According to a new report published in Proceedings of the National Academy of Sciences, an increase of global temperatures by just 2 degrees Celsius — which we are well on our way of not just hitting, but surpassing — would potentially reduce the amount of vineyard land in wine-growing regions by as much as 56 percent; 4 degrees C could mean as much as 85 percent in vineyard land reduction.
As Benjamin Cook of Columbia University’s Lamont-Doherty Earth Observatory and the NASA Goddard Institute for Space Studies — and one of the researchers of the report — explained in a press release, studying vineyards to get a wider look at how the changing climate impacts crops makes a lot of sense. “In some ways," he said, "wine is like the canary in the coal mine for climate change impacts on agriculture, because these grapes are so climate-sensitive.”
For the study, the scientists studied 11 varieties of grapes: cabernet sauvignon, chasselas, chardonnay, grenache, merlot, monastrell, pinot noir, riesling, sauvignon blanc, syrah, and ugni blanc. Once they established the varieties they were looking into, the team used archives from both researchers and vintners to create a model to predict when each of the varieties would bud, flower, and ripen in wine-growing regions around the world under three different scenarios — no additional warming, 2 degrees C of warming, and 4 degrees C of warming.
While the losses of land associated with the increase of temperature (and no attempts at adaptation) were significant, it could also change wine as we know it. The shift in temperature that would affect when the grapes would ripen, which would change the quality of the wine.
Additionally, not every region where wine is made is created equally. Per the research, cooler regions — such as Germany, New Zealand, and the Pacific Northwest of the United States — would be less affected in the event of a two-degree increase, while the already-warm regions — like Italy, Spain, and Australia — faced the largest potential loss.
The scientists reassured vineyards (and winos all over the world, presumably) that not we aren’t heading for a wine-less world; one of the ways that vineyards could adapt to their changing climate is by changing the type of grapes they grow based on the new climate they’re in. However, the tremendous logistical implications of that change — legal, financial, or cultural for example — isn’t lost on the researchers.
“Conversations in Europe have already begun about new legislation to make it easier for major regions to change the varieties they grow,” one of the leads on the study, Elizabeth Wolkovich of University of Alcalá, said. “But growers still must learn to grow these new varieties. That’s a big hurdle in some regions that have grown the same varieties for hundreds and hundreds of years, and they need consumers who are willing to accept different varieties from their favorite regions.”
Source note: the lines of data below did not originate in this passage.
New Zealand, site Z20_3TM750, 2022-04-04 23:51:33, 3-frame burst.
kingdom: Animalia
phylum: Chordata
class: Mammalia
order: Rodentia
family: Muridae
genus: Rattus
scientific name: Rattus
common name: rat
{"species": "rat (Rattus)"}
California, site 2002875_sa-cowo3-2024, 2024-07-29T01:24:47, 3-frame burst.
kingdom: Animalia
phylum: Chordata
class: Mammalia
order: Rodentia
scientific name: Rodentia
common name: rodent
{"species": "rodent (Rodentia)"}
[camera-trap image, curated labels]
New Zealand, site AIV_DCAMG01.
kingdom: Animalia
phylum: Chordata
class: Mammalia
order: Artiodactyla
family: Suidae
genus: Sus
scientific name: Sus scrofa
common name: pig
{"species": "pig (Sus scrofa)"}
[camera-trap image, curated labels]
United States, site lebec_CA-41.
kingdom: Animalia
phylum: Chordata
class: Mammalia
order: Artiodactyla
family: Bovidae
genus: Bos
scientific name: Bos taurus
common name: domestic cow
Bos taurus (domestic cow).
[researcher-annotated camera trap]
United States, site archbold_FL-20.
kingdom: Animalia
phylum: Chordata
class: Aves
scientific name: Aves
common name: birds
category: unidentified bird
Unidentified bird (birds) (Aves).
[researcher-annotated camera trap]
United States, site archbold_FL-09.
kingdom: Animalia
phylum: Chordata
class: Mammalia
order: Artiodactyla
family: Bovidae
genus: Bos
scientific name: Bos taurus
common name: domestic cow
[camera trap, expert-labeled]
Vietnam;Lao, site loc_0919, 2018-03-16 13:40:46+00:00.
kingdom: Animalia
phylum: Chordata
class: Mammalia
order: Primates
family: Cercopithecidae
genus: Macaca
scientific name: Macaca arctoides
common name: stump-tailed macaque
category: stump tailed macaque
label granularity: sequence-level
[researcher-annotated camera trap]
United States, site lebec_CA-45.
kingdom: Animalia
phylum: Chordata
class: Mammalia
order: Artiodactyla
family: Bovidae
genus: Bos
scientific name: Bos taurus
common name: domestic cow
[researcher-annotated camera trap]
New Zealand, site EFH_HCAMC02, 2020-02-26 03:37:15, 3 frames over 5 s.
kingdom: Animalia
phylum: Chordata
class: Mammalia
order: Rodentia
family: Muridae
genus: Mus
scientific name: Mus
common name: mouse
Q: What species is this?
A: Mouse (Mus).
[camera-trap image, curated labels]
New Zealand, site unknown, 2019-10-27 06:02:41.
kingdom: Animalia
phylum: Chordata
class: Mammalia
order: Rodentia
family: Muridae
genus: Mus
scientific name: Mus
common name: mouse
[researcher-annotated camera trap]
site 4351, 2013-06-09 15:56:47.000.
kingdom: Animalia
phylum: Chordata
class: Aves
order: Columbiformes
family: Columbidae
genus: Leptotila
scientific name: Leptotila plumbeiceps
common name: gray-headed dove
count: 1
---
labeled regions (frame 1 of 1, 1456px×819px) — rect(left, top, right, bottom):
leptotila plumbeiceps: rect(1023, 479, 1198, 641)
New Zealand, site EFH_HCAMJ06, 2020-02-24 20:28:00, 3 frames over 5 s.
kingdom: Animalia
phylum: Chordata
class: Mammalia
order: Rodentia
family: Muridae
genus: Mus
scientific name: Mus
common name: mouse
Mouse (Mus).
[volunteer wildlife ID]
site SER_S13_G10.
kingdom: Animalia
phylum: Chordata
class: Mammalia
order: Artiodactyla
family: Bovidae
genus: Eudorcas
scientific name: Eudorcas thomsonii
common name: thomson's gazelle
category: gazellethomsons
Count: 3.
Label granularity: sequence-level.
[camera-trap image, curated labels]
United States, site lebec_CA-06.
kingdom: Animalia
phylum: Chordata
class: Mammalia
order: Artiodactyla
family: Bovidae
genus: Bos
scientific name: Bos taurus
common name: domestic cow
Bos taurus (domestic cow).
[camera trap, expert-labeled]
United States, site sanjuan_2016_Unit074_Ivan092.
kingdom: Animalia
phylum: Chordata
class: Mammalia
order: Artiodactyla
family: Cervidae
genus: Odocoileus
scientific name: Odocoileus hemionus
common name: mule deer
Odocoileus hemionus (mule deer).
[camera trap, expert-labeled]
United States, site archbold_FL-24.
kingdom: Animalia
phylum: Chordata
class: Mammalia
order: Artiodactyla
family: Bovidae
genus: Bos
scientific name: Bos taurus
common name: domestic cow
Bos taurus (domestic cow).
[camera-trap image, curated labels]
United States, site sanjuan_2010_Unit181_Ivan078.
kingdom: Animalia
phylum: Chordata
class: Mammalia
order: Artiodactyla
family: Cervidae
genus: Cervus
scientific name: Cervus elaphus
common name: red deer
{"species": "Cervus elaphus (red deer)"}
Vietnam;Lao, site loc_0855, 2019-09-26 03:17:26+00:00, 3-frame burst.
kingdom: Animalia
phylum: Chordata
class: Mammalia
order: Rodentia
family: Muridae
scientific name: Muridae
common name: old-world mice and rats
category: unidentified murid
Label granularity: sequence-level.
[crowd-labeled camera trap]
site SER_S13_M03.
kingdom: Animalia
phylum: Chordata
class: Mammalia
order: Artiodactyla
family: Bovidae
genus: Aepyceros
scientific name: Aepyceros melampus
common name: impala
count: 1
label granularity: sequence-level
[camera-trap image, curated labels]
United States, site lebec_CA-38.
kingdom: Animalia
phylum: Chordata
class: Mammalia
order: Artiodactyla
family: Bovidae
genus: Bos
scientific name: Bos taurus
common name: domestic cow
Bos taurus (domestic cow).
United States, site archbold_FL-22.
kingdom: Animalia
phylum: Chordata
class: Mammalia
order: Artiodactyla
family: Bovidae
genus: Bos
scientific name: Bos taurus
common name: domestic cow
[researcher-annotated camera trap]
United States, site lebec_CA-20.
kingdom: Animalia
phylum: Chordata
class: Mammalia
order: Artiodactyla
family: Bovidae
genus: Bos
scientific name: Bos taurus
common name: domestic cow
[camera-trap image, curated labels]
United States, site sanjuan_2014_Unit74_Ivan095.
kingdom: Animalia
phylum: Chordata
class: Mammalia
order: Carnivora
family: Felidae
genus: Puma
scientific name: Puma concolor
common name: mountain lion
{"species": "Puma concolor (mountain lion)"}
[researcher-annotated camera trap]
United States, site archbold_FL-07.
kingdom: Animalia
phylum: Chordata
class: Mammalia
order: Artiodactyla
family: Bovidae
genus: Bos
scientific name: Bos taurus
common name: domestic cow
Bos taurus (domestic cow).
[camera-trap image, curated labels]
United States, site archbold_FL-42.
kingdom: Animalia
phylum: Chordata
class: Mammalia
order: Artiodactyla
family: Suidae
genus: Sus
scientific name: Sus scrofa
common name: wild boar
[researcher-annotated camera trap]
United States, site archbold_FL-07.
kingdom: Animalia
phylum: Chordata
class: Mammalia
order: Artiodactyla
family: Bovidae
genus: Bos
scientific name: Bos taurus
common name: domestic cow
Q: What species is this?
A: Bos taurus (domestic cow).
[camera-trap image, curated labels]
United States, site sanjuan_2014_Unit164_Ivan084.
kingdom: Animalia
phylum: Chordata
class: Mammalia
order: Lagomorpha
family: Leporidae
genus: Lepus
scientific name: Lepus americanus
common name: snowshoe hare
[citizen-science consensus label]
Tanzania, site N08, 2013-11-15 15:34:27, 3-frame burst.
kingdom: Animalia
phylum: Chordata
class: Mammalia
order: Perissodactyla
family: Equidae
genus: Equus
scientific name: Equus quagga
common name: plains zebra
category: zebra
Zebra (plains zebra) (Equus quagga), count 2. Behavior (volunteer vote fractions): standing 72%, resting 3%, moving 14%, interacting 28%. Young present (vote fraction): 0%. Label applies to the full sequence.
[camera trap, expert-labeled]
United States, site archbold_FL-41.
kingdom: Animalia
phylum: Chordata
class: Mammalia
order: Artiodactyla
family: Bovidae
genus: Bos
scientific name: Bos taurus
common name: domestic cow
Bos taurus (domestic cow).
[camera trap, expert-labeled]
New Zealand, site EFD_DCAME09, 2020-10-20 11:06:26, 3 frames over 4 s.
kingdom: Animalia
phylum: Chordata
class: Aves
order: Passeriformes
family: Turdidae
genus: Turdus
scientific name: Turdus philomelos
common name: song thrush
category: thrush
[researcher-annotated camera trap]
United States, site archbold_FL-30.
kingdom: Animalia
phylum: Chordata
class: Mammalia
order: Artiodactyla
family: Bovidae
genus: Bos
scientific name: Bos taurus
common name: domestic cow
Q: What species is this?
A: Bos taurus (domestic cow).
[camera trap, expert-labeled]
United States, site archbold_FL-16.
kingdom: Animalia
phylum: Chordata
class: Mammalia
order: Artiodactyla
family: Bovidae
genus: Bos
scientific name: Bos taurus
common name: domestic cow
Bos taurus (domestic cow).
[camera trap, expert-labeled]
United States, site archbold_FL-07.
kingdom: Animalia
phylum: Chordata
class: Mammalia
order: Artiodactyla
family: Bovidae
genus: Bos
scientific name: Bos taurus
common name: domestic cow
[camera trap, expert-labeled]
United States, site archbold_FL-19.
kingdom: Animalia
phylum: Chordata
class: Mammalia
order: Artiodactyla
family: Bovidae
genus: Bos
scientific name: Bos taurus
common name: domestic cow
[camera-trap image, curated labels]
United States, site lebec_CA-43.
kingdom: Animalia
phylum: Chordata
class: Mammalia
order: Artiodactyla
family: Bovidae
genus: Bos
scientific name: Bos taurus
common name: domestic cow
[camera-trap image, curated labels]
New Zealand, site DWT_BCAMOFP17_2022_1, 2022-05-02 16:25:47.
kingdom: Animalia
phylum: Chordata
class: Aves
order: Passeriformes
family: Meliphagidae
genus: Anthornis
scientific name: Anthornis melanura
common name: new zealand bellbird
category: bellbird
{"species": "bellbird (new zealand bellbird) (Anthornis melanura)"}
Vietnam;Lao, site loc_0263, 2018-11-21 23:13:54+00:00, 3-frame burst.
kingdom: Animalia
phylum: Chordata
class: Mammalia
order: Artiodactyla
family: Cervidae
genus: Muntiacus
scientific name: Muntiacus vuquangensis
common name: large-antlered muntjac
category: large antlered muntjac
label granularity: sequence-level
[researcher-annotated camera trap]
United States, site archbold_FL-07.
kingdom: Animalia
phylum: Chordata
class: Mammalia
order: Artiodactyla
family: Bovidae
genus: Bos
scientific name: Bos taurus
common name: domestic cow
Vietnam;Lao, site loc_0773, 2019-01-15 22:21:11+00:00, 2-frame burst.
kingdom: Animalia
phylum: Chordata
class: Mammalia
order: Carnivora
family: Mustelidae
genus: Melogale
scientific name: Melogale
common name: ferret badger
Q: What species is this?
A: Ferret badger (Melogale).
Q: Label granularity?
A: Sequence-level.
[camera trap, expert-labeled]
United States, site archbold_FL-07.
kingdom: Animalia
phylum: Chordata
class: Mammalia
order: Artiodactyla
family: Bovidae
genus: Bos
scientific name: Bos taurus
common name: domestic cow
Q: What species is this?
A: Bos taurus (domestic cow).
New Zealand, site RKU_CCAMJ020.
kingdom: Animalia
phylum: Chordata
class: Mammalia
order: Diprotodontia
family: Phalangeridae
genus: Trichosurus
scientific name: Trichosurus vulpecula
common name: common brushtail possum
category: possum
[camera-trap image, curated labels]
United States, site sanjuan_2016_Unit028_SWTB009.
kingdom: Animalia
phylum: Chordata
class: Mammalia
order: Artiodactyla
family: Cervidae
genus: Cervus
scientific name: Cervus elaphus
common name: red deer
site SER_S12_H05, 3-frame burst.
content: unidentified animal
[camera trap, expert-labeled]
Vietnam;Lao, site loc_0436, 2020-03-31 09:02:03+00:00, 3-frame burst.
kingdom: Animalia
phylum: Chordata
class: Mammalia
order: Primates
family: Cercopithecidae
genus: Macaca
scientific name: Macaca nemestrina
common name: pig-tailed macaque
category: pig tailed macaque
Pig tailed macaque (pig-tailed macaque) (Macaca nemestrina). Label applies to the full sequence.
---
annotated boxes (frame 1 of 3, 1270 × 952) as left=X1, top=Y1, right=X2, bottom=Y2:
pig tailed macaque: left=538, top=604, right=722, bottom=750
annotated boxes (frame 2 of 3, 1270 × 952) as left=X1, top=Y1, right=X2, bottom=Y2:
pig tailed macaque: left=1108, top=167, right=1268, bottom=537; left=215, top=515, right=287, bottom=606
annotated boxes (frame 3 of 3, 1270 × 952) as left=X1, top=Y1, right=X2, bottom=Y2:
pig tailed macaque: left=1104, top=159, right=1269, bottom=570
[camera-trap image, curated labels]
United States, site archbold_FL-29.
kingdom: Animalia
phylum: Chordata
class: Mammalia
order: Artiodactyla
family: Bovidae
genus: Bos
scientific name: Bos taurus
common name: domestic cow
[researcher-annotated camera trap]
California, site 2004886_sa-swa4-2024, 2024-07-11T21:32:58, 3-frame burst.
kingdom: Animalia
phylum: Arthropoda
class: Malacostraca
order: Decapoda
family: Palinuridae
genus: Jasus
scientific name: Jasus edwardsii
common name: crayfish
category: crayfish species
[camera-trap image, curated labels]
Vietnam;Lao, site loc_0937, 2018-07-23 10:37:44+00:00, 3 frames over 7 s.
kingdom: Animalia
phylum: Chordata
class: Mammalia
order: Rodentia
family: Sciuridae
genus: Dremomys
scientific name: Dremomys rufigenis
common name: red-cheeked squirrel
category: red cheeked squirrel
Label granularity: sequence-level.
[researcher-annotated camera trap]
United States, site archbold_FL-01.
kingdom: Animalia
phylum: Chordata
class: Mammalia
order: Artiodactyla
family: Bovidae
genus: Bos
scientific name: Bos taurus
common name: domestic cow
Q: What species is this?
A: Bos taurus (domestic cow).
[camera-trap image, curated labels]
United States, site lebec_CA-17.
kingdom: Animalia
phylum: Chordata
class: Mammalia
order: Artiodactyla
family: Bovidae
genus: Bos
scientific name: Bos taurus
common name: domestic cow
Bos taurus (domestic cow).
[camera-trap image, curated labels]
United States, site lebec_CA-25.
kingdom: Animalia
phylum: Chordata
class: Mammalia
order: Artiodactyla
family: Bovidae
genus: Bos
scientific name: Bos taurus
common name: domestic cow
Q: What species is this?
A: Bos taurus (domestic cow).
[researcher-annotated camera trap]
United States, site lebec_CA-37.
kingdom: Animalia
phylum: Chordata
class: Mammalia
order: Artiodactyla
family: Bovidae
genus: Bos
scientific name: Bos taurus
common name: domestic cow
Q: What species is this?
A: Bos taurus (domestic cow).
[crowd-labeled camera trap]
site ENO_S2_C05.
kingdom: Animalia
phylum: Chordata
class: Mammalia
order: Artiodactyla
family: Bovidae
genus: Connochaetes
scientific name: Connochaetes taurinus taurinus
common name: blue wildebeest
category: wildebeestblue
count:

There are also smaller-scale solutions that’ll allow vineyards to adapt to their changing climates, like increasing irrigation and using shade clothes — but those are only helpful when there are lower levels of warming. Ultimately, the most important thing to do (for all of us) is make changes to our lives that’ll lower greenhouse gas emissions and hopefully keep global temperatures down.
“The key is that there are still opportunities to adapt viticulture to a warmer world,” Cook said. “It just requires taking the problem of climate change seriously.”